Mitchell began his full-time career as a mortician back in 1987, when he was employed at the former Estel-Perrin Funeral Home. He owns and operates Mitchell Family Funeral. In December 2016, he purchased a Casey's General Store (which had closed down when a new one opened nearby) on adjoining property, with the intention of using the building to expand his business.
"The first intention was to use the building as an eating area for our clients," Mitchell told the Times-Republican .
But upon further evaluation, he decided to use the space to showcase his sizable collection of mortuary artifacts. Over the course of about six months, massive renovating transformed the Casey's into a mortuary museum.
In the span of 30 years, the mortician has amassed a collection of over 5,000 items, ranging from antique caskets and coffins, hearses, embalming equipment, mourning wreaths made from human hair, wrappings from mummies, old photographs, product samples, and more — many pieces on display in the museum.
Admission is free of charge, and complimentary tours are offered, by appointment.
Various displays are set up, including a replica of a Victorian-era parlor room arranged for a funeral, and a station dedicated to the funeral of President John F. Kennedy, complete with the same model mahogany casket used to inter the slain president. Artifacts from around the world are also sprinkled throughout the building. Display cases contain old-time embalming fluids and equipment, and casket and burial vault samples. There is an area devoted specifically to the history of Iowa funeral homes.

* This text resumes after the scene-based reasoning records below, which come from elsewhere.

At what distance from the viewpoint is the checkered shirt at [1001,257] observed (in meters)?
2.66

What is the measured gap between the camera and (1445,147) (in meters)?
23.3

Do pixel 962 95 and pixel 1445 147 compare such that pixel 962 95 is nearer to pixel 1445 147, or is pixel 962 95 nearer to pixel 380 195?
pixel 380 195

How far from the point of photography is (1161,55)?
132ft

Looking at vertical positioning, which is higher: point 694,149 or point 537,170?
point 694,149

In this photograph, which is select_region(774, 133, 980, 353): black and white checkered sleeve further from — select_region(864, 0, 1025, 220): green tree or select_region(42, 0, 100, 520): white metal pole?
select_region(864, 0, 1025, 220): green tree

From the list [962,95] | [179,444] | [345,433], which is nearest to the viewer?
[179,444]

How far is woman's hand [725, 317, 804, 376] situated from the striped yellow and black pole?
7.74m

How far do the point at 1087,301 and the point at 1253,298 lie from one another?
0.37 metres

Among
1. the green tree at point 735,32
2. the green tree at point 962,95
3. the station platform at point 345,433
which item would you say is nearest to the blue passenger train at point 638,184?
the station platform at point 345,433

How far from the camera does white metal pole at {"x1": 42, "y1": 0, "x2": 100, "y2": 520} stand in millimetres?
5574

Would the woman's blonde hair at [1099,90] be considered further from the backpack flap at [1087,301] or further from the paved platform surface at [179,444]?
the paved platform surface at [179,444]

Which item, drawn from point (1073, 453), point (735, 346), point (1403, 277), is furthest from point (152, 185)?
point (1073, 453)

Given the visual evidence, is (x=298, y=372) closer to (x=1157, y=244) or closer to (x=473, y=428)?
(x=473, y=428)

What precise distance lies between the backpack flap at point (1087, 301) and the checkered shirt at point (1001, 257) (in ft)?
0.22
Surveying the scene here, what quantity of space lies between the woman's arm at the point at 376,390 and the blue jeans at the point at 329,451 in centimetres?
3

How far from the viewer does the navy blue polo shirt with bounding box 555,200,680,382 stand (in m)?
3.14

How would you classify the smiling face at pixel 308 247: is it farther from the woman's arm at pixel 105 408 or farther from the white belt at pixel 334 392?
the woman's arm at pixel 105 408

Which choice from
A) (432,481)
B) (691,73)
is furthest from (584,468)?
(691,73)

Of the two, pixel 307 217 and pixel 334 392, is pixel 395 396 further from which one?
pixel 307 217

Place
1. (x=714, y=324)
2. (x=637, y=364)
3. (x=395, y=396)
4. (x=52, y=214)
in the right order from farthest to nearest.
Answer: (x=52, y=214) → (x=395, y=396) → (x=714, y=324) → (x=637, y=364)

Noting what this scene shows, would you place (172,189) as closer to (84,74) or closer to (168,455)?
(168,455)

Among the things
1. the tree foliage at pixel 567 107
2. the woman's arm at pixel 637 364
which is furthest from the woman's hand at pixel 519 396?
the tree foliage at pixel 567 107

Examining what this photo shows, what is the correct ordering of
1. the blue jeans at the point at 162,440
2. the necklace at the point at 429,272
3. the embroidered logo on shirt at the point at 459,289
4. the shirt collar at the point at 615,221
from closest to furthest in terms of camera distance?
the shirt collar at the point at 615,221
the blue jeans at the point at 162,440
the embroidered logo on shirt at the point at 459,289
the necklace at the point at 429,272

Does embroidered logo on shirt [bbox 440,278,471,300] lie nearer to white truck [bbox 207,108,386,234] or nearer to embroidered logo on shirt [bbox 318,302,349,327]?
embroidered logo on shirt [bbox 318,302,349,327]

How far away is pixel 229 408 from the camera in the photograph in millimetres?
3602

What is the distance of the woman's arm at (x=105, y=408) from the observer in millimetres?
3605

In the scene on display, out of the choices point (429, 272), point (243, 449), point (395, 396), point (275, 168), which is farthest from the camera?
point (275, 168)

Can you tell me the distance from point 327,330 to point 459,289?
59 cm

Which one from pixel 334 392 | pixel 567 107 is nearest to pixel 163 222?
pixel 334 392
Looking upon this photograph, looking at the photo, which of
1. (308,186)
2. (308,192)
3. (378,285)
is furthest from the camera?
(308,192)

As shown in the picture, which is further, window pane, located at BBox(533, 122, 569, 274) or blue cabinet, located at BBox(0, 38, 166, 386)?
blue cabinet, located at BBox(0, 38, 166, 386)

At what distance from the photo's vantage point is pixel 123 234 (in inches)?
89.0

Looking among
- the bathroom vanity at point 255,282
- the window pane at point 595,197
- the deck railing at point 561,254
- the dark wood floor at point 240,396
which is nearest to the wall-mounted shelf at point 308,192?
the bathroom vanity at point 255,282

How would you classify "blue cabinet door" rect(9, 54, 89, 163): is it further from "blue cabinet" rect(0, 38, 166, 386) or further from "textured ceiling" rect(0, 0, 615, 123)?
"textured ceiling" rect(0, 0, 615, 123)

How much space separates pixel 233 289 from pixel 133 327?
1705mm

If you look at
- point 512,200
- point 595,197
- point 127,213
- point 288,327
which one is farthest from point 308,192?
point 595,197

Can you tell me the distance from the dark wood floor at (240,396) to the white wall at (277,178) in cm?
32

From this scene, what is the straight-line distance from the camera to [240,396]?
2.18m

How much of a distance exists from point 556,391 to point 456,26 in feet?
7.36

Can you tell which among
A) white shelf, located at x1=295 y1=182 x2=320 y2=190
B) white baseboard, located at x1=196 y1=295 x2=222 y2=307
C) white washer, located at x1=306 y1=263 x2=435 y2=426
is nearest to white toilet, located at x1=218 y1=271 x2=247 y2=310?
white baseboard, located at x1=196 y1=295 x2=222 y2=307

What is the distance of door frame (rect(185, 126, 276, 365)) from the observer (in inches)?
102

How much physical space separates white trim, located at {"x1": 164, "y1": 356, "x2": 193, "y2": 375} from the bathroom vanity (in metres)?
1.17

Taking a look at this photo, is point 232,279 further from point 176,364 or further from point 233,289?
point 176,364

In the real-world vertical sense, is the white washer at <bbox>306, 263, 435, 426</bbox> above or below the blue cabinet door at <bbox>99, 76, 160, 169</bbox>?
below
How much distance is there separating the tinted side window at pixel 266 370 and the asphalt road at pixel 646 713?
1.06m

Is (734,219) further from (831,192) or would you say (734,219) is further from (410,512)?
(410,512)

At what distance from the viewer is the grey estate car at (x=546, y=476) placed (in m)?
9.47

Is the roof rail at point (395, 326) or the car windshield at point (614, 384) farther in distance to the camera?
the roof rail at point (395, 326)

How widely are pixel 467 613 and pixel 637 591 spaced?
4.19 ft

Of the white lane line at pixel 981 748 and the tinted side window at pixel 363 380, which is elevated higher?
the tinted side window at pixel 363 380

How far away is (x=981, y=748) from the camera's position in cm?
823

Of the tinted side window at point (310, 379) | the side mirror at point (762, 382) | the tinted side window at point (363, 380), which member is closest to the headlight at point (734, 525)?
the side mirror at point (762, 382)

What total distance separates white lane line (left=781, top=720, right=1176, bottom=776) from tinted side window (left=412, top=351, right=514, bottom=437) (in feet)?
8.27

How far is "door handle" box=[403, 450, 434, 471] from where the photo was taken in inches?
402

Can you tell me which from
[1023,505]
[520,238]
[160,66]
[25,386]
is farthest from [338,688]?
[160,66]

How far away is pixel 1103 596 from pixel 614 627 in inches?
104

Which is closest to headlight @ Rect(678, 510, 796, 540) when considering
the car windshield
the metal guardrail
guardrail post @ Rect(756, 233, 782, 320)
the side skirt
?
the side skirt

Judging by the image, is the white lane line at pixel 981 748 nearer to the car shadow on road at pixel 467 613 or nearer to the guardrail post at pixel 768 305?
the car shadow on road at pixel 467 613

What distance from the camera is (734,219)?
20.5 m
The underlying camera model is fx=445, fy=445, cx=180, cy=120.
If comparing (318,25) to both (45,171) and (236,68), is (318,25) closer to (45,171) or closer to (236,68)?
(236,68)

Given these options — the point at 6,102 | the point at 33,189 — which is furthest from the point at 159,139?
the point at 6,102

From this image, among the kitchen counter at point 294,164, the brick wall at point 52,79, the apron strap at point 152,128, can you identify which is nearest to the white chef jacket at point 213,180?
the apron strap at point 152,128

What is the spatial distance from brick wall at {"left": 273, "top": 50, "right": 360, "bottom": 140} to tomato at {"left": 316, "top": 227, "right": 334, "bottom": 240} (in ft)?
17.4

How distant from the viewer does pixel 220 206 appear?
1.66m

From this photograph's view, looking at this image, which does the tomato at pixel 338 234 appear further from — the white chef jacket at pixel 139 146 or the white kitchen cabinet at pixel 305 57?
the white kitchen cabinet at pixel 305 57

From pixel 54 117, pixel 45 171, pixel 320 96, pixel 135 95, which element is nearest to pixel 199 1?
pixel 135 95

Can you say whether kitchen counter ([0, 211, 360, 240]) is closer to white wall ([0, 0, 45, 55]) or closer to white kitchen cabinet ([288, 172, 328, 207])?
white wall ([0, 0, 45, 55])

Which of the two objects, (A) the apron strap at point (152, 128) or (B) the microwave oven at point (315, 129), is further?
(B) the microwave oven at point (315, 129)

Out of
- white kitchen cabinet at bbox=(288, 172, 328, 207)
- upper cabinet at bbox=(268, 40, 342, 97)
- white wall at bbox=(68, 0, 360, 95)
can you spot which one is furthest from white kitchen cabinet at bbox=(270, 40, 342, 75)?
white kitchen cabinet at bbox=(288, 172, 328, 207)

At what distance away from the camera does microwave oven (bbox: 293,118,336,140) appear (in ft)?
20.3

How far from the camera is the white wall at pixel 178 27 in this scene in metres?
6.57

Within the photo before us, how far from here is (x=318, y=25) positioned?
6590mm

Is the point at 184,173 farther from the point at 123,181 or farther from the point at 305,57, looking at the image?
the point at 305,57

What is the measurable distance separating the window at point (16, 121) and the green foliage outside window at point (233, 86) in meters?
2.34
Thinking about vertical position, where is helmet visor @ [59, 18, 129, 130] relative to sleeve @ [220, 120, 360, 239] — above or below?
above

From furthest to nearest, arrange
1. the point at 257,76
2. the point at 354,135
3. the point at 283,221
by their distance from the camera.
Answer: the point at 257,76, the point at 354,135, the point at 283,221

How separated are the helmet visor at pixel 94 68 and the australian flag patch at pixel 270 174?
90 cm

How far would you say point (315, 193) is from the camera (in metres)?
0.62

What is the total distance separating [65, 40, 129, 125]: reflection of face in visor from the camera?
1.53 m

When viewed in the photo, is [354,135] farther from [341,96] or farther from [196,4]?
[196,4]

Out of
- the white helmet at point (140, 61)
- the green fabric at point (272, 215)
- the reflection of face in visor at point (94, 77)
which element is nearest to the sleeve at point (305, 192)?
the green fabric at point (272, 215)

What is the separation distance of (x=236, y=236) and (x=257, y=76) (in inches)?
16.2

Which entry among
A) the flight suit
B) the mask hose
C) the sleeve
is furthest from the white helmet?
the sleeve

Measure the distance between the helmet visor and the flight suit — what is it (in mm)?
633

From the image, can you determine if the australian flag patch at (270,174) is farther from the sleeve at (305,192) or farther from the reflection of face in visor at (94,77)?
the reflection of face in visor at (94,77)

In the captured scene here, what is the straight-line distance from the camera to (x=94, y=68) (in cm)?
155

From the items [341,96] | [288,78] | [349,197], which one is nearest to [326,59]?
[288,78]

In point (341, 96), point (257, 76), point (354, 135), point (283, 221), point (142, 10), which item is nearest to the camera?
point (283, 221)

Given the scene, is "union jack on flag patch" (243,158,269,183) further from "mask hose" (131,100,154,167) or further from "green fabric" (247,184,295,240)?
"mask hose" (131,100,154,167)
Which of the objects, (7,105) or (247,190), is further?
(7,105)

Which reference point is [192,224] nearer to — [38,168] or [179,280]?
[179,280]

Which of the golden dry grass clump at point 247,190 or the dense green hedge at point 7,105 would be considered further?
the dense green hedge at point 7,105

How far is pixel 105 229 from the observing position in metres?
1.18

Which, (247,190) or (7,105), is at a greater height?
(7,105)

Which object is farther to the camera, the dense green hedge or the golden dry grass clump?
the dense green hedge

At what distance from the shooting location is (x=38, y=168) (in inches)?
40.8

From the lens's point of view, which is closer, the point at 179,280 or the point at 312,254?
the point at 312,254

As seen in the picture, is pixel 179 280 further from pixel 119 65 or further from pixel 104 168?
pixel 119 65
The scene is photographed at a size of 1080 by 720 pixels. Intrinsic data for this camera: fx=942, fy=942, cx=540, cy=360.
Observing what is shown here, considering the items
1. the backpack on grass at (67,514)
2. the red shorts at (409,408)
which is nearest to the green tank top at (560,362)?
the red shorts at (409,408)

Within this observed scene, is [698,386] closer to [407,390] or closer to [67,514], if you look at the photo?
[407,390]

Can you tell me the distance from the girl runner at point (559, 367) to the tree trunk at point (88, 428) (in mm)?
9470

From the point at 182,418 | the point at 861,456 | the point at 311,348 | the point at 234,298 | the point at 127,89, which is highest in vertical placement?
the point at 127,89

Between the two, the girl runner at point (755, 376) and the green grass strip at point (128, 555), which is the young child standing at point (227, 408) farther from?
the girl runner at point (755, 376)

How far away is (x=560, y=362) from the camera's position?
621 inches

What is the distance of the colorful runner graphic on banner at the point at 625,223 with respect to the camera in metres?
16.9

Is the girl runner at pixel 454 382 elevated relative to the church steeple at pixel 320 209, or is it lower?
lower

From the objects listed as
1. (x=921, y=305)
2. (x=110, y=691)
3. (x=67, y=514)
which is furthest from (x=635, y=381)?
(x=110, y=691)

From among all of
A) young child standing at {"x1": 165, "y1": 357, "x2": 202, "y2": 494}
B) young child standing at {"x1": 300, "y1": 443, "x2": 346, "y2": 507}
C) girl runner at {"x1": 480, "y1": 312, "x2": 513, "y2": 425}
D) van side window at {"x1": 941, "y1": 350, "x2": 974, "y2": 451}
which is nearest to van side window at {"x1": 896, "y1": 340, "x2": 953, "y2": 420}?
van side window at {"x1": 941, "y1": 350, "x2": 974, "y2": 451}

"This is a business people are inquisitive about, but people usually don't ask me questions about it until they have to," Mitchell said. "I want this museum to be a safe environment and a place where people can pursue knowledge."
A special conference room in the museum will serve two purposes.
"I will teach free continuing education classes in mortuary science there, and allow for the space to be used for free by groups and clubs for meetings," Mitchell explained.
He said that space had previously been used as Casey's kitchen area. He named the room "Shirley's Corner" in honor of his friend and Casey's employee Shirley Dent.
"There's a special connection there. We had staff run over to Casey's several times a day," Mitchell said.
The property will also allow for more parking spaces to accommodate any overflow from the funeral home. In addition, the building provides much needed storage space.
"I didn't want this museum to be about me. It's about the men and women dedicated to this profession — everybody as a group who makes (the process of) saying goodbye to somebody happen," Mitchell concluded.
An open house is planned for Sunday, September 24.